Ieri sera, 1° giugno 2024, a Roma, dopo lunga malattia, si è spento l’attore francese Philippe Leroy; aveva 93 anni ed era malato da tempo.
Fra le sue tantissime interpretazioni cinematografiche, lo ricordo in particolare nel ruolo del “professore”, mente pensante di una banda di abilissimi rapinatori, nel film “Sette uomini d’oro” di Marco Vicario (1965), a fianco dell’affascinante Rossana Podestà e di Gastone Moschin.
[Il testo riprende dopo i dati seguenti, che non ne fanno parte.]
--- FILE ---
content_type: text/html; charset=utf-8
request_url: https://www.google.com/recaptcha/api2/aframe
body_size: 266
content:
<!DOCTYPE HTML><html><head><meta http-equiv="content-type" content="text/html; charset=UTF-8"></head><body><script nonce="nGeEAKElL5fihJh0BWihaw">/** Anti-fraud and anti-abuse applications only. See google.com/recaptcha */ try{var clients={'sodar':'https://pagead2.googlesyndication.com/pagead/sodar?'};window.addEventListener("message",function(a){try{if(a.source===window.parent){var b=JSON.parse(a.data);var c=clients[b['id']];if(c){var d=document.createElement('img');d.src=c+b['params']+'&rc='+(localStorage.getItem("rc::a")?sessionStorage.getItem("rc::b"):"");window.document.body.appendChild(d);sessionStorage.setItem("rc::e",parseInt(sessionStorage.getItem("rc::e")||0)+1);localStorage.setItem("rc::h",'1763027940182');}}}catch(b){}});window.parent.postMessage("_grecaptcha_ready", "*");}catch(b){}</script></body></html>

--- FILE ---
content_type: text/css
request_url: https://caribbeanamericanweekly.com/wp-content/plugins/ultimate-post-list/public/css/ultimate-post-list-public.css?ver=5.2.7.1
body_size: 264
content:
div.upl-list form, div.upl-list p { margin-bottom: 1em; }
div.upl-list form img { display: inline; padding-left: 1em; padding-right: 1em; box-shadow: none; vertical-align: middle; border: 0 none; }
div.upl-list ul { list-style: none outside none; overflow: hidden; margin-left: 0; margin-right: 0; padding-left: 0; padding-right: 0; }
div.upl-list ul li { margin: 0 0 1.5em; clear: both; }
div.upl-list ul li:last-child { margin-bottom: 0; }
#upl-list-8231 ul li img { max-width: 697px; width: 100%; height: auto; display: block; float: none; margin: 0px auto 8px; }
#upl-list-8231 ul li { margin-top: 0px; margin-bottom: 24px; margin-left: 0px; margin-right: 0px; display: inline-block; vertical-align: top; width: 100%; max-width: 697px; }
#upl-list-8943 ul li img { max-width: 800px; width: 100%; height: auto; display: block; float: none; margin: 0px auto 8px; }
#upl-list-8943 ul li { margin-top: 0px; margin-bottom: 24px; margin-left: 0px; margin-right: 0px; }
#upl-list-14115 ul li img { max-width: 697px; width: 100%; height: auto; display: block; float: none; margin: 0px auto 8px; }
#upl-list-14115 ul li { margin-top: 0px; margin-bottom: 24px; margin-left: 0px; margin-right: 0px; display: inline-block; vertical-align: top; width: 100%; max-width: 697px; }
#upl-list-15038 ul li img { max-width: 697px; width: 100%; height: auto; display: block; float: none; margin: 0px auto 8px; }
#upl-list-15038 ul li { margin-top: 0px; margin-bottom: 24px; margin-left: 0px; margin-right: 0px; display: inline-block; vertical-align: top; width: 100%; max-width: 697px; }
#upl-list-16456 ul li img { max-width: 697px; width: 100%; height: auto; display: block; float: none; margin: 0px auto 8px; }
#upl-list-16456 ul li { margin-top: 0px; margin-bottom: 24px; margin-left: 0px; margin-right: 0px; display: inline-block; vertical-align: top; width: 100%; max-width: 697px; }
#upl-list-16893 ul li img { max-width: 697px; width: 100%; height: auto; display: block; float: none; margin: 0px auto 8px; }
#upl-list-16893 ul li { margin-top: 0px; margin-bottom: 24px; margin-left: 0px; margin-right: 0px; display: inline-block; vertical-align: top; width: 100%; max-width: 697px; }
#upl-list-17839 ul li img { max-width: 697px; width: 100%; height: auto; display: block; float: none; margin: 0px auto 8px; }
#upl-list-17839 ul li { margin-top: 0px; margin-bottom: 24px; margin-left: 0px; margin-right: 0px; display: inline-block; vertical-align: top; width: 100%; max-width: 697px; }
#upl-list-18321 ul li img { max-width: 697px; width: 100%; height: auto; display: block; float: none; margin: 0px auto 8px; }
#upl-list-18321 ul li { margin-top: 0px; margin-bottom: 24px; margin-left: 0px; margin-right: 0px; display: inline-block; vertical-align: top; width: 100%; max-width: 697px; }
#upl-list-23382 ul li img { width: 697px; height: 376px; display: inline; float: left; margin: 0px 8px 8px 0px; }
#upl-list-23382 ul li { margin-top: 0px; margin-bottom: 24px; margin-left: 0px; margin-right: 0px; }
In particolare però, per la mia generazione, Leroy restò indimenticabile per la sua partecipazione a due sceneggiati televisivi di grande successo, interpretando i ruoli di Leonardo da Vinci per la regia di Renato Castellani (1971) e quello di Yanez nel “Sandokan” di Sergio Sollima (1976).
Lo sceneggiato di Castellani “La vita di Leonardo da Vinci” ripercorreva per intero, con una ricostruzione storica accuratissima, tutta l’esistenza di Leonardo, dalla nascita alla morte in Francia; un elemento che colpiva noi ragazzi era la presenza, in quasi tutte le scene, di un narratore in abiti moderni (interpretato da Giulio Bosetti) che, oltre a raccontare la storia, partecipava fisicamente alle scene e talora interagiva con le comparse. Ricordo che Raimondo Vianello fece una gustosissima parodia di questa trovata registica, giustificando con la presenza persecutoria di questo onnipresente e invadente narratore l’impossibilità, da parte di Leonardo, di completare molte delle sue opere e dei suoi progetti.
Leroy entrò perfettamente nella parte, riuscendo a rendere ottimamente gli stati d’animo del grande genio in tutte le fasi della sua vita, dalla gioventù all’estrema vecchiaia.
Nel fortunatissimo “Sandokan” di Sergio Sollima, Leroy riuscì a incarnare perfettamente l’amico e “fratello” di Sandokan, Yanez de Gomera, l’avventuriero portoghese con “l’eterna sigaretta in bocca” che aveva popolato i nostri sogni di ragazzini quando leggevamo gli appassionanti romanzi d’avventura di Emilio Salgari. Accanto all’attore indiano Kabir Bedi (il cui fascino magnetico all’epoca conquistò migliaia di cuori), Leroy costruì uno Yanez ironico e sornione, con dei lunghi baffoni spioventi e un ampio sombrero sulla testa.
Come ebbe a dichiarare l’attore francese, quel ruolo lo aveva esaltato particolarmente: “Yanez sono io. È un personaggio che mi perseguita. Interpretandolo, mi sembrò di rivivere la mia vita. I sei mesi passati tra la Malesia e gli studi di Bollywood, comunque, sono stati i più straordinari di tutta la mia carriera. Nell’affidarmi il ruolo, Sollima mi fece un regalo”. Leroy infatti, originario di una famiglia aristocratica composta da militari e uomini di legge, prima di iniziare la carriera di attore, era stato soldato e paracadutista in Asia, aveva partecipato alla guerra d’Algeria ed era stato insignito di due Legion d’onore e di una croce al valor militare per il suo comportamento nelle campagne d’Indocina e di Algeria. Aveva poi fatto cento mestieri negli USA e nel suo Paese, prima di iniziare la sua brillante carriera d’attore, interpretando quasi duecento film.
La scomparsa del bravo attore francese (che fu anche marito della giornalista Silvia Tortora, figlia del compianto conduttore Enzo) rattrista particolarmente le persone della mia età, proprio perché le sue interpretazioni si legano per noi a ricordi lontani, a sensazioni antiche ma pronte a rivivere quando la nostalgia ci induce a rivedere in dvd i vecchi sceneggiati di un tempo.
E quando rivedremo il suo Leonardo perseguitato dal “visitatore” proveniente dal futuro o quando sorrideremo di fronte alle scanzonate battute di Yanez nella terrazza di Mompracem ci sembrerà di tornare ragazzi e saremo grati, ancora una volta, al compianto Philippe Leroy.